● **EXERCISE INPUT**:
____________

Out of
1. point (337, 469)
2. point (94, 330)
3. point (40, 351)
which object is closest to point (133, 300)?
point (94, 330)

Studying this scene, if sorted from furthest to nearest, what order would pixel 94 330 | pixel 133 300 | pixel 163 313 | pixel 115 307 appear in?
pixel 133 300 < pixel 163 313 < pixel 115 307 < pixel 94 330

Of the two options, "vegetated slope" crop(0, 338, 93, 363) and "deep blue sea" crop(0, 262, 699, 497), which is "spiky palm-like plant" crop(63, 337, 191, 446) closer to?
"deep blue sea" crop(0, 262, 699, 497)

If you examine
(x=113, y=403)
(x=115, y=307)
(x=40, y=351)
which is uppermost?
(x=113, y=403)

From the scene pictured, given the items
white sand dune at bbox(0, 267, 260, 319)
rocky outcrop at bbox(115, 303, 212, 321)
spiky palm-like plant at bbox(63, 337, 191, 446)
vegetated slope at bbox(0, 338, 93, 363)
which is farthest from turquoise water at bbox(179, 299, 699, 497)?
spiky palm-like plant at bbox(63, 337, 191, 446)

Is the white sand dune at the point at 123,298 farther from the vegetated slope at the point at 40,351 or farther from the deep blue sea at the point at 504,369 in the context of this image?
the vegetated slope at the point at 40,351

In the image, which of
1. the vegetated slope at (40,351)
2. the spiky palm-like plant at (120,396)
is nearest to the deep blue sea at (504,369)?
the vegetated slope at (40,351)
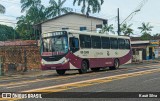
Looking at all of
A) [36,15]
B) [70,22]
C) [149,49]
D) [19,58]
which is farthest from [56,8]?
[19,58]

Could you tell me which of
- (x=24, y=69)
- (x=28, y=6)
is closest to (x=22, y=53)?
(x=24, y=69)

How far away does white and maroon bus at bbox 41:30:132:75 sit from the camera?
82.0 ft

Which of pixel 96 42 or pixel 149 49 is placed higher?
pixel 96 42

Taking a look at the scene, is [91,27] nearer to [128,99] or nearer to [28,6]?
[28,6]

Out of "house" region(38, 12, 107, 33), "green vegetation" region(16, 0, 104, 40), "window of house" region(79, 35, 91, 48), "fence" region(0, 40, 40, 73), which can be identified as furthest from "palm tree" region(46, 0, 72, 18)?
"window of house" region(79, 35, 91, 48)

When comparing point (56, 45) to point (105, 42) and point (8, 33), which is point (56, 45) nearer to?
point (105, 42)

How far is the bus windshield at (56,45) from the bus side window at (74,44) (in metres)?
0.46

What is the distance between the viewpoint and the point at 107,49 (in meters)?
30.4

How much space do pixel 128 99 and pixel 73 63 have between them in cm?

____________

Transcribe exactly the line containing "0, 72, 18)?" and all remaining lines of the material, ending with the last one.

● **THE SOLUTION**:
Out of "house" region(38, 12, 107, 33), "green vegetation" region(16, 0, 104, 40), "window of house" region(79, 35, 91, 48), "fence" region(0, 40, 40, 73), which can be identified as furthest from "palm tree" region(46, 0, 72, 18)?
"window of house" region(79, 35, 91, 48)

When comparing point (56, 45) to point (105, 42) and point (8, 33), which is point (56, 45) nearer to?
point (105, 42)

How far is the bus windshield at (56,45) from the bus side window at (74,44) (in metres)?
0.46

What is the distance between the viewpoint and the point at 107,49 (in meters)?
30.4

How much space do pixel 128 99 and pixel 73 63 have between them in cm?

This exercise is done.